Sarah Leguee, agricultora de grãos de Saskatchewan, à margem de uma feira agrícola em Regina, em 18 de junho de 2024. (Jennifer Chevalier/CBC)

“Sou filha de um agricultor, sou uma orgulhosa filha de agricultor. E estou muito orgulhosa dos agricultores do Canadá, que contribuem tanto para o nosso país e que literalmente alimentam o mundo”, disse Freeland.

A frustração sentida pelos agricultores é uma grande parte do debate político mais amplo em Saskatchewan. Faz parte da base da oposição do governo provincial a Ottawa em uma variedade de questões, especialmente energia e meio ambiente.

ASSISTA: A luta federal-provincial pelo imposto sobre carbono

Sask. os residentes receberão descontos no imposto sobre carbono, apesar da retenção de fundos na fonte

Os residentes de Saskatchewan continuarão a receber descontos do imposto sobre carbono do governo federal, apesar de a província não enviar para Ottawa os fundos arrecadados para impostos sobre aquecimento doméstico.

E a oposição à frente do imposto sobre o carbono é um assunto interpartidário em Regina. Em entrevista ao CBC A casa, A líder provincial do NDP, Carla Beck – cujo partido se manifestou contra o imposto – disse que os residentes de Saskatchewan têm boas razões para os seus sentimentos.

“A raiva e a frustração com o imposto sobre o carbono são reais. É construída em torno de preocupações reais e de um sentimento real das pessoas nesta província… de que há um primeiro-ministro que não está ouvindo”, disse ela.

Um grande trator.
Um trator no Canada’s Farm Show em Regina em 18 de junho de 2024. (Jennifer Chevalier/CBC)

Saskatchewan recusa-se a transferir o imposto sobre o carbono para Ottawa – uma violação da lei. Beck evitou questionar se ela apoiava essa medida, dizendo que estava preparada para trabalhar com o governo federal em uma solução melhor.

O primeiro-ministro de Saskatchewan, Scott Moe, disse aos repórteres esta semana que a província tem apenas respondido às medidas de Ottawa.

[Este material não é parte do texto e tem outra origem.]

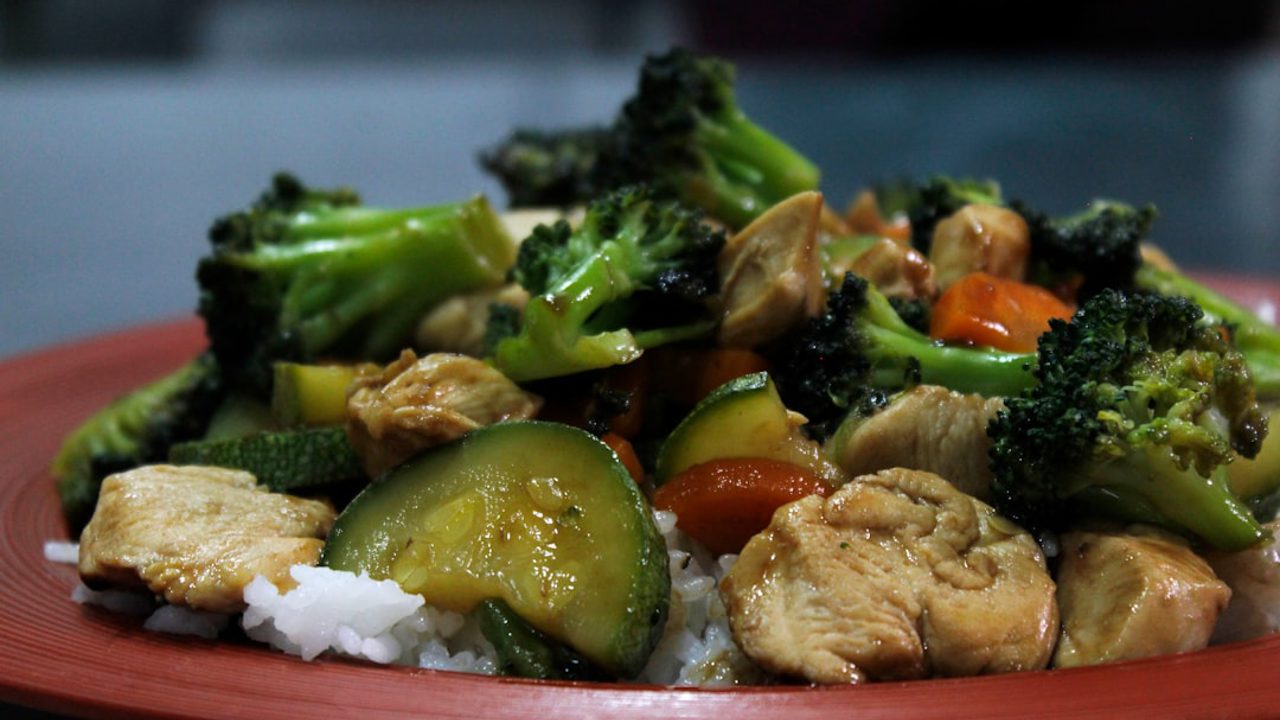 Eastern cuisine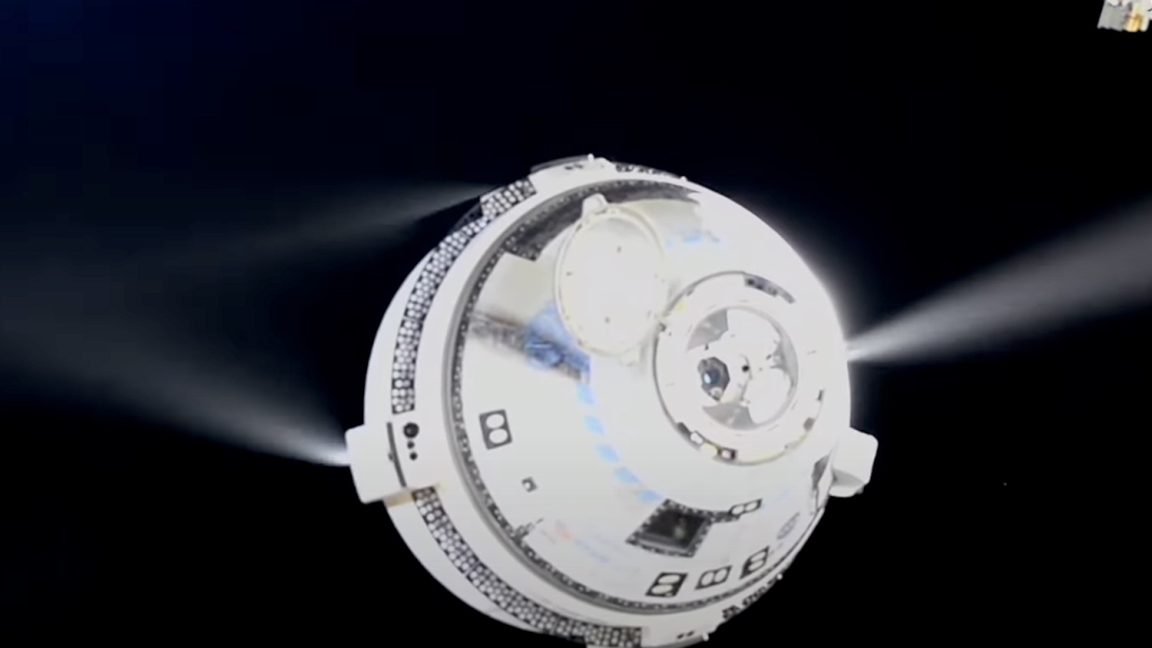 Boeing "incredibly excited" to serve as nation's only astronaut transportation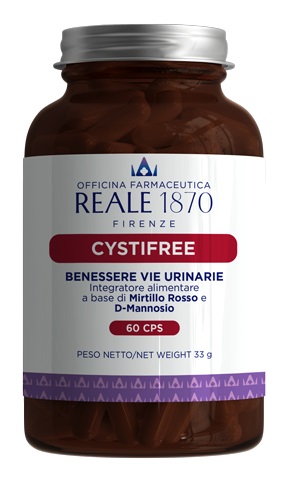 CYSTIFREE 60CPS REALE 1870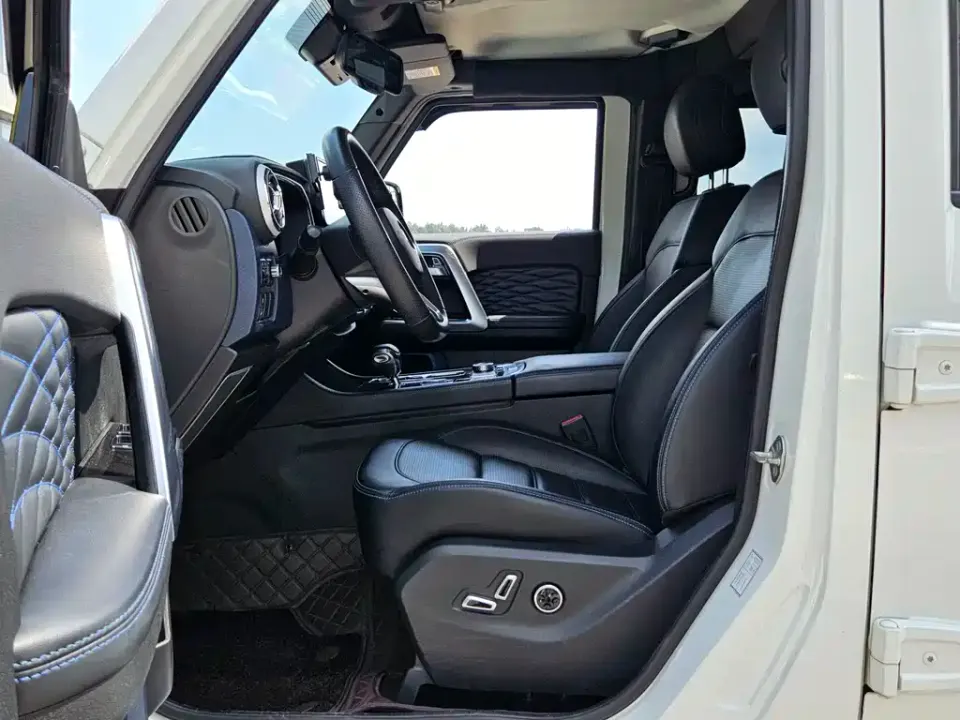 Beijing Off-Road BJ40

“Tudo o que você está vendo nesta província… são todas ações responsivas deste governo às iniciativas apresentadas pelo governo federal. Portanto, às vezes questiono o compromisso do atual governo federal em manter os canadenses unidos, ” Moe disse.

“Precisamos trabalhar em colaboração e em estreita colaboração com o governo federal sempre que pudermos, mas onde discordarmos, certamente não colocaremos em risco as oportunidades das famílias de Saskatchewan por causa de algumas decisões que são tomadas em nível federal”.

Jim Farney, professor de políticas públicas da Universidade de Regina, disse A casa que as políticas do Partido Saskatchewan são semelhantes aos esforços do ex-primeiro-ministro do NDP, Allan Blakeney, na “construção de províncias”.

“Moe foi significativamente mais longe, mas o tipo de reivindicação de autonomia provincial está em linha com algumas coisas que aconteceram. Ele apenas levou isso mais longe, com muito simbolismo, mais do que política”, disse Farney.

A casa também perguntou aos agricultores sobre o Canadá divisão rural-urbana. Norm Wall, um produtor de grãos e sementes oleaginosas, disse acreditar que os canadenses rurais e urbanos têm dificuldade em se entender.

“Urbano (Canadá) está se afastando cada vez mais de suas raízes agrícolas… Mas, no mesmo ponto, será que o setor agrícola e o rural entendem as tensões do urbano?” ele perguntou.

“Eu não gostaria de tentar comprar uma casa em Vancouver ou Toronto. Já é bastante difícil comprar um quarto inteiro pelo preço de um pequeno bangalô em Toronto.”